Por eso se distinguirá finalmente Steve como un héroe, por no cejar en la defensa de sus, digamos, puntos de vista. Jane lo sintetiza bien al advertir, dirigiéndose a Steve, que “tú no eres de esas personas que le dan la espalda a la realidad”. En este caso, la realidad de lo extraordinario.
Destacamos, finalmente, el momento en que Steve y Jane proceden a inspeccionar, ¡a solas y de noche!, la tienda del padre del primero, donde se refugia la cosa. Así como algunos efectos especiales recreados por medio de dibujos animados (tales como la electricidad que se emplea para hacer frente a la masa devoradora, acomodada sobre un diner). Resueltamente, el teniente Dave propone llevar el engendro a la Antártida, un lugar donde pueda estar siempre congelada; como dando la mano a la previa y magnífica El enigma de otro mundo.

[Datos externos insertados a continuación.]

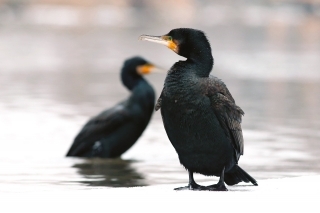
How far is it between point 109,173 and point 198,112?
3111 millimetres

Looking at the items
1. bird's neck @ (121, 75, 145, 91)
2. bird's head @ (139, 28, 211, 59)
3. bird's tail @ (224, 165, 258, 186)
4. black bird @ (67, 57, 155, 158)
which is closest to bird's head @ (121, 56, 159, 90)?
bird's neck @ (121, 75, 145, 91)

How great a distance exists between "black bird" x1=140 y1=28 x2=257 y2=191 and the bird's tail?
200mm

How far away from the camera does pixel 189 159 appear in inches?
276

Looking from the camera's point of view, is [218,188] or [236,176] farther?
[236,176]

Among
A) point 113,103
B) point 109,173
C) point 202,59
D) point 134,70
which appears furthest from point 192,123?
point 113,103

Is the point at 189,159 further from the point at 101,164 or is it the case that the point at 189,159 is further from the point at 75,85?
the point at 75,85

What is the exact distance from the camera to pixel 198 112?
22.6 feet

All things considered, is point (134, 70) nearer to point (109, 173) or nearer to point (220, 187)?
point (109, 173)

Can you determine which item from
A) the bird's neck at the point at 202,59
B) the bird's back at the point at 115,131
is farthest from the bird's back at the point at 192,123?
the bird's back at the point at 115,131

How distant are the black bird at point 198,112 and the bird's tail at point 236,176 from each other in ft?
0.66

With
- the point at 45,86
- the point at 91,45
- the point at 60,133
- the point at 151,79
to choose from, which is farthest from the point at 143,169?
the point at 91,45

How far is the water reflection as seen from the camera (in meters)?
9.09

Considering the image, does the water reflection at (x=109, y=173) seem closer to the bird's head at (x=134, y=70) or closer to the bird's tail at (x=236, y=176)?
the bird's head at (x=134, y=70)

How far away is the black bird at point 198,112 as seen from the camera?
6879mm
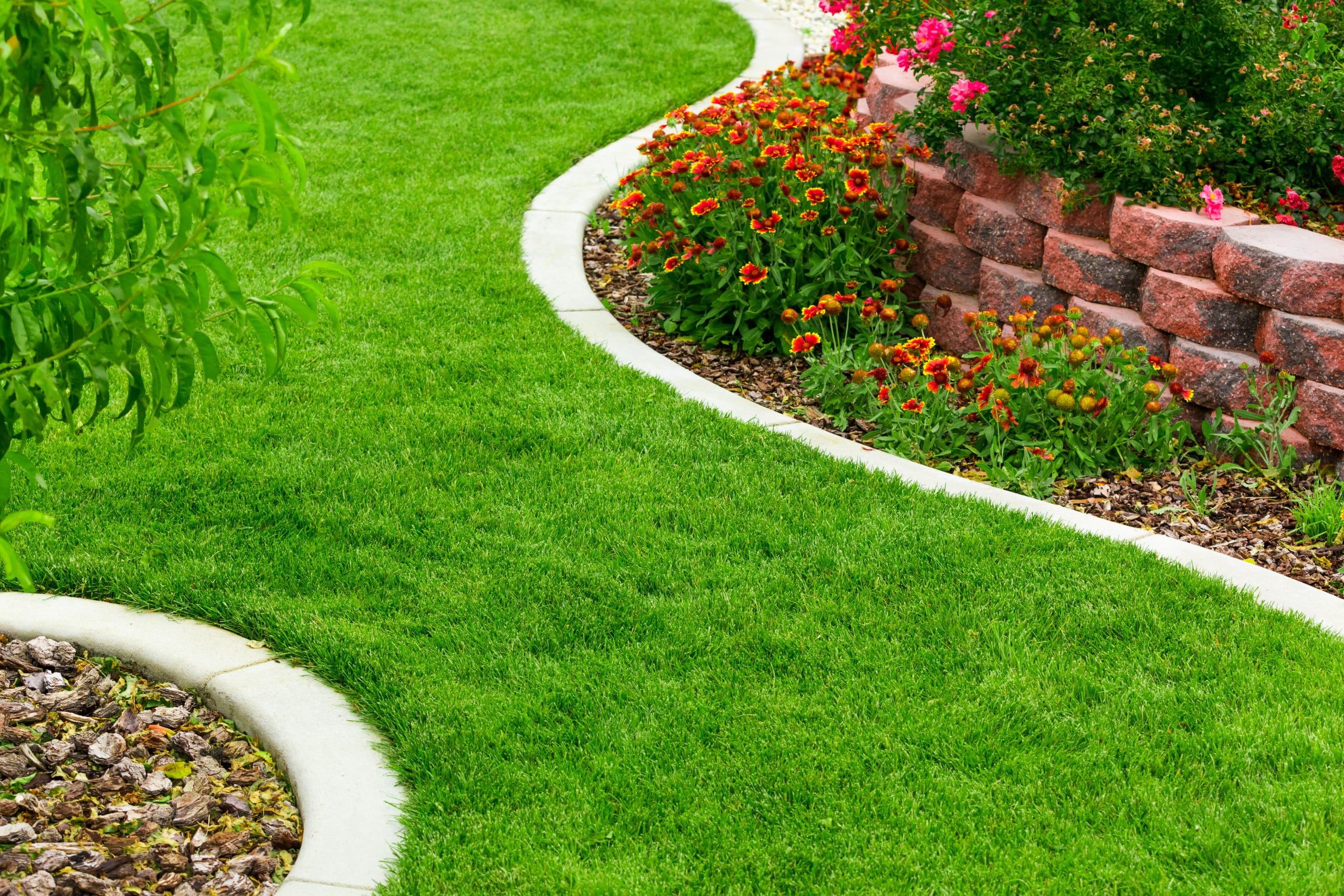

De La masa devoradora se produjo un remake, El terror no tiene forma (The Blob, Columbia-Tri Star, 1988), donde la mejor idea que puedo extraer se sitúa justo al inicio. En este, el pueblo donde acontecen los hechos parece desierto, sin vida, pero ello es consecuencia de que todo el mundo está asistiendo a un partido de rugby (aunque luego se cae en la propia trampa de hacer deambular a los protagonistas por una localidad en la que, verdaderamente, parece no vivir nadie).
Torpe, prematuramente envejecida, y carente del menor encanto, El terror no tiene forma es la enésima demostración de que con unos efectos especiales mejorados no basta. Es decir, justo el caso contrario al remake de El enigma de otro mundo, llevado a cabo por John Carpenter (1948) en La Cosa (The Thing, Universal, 1982).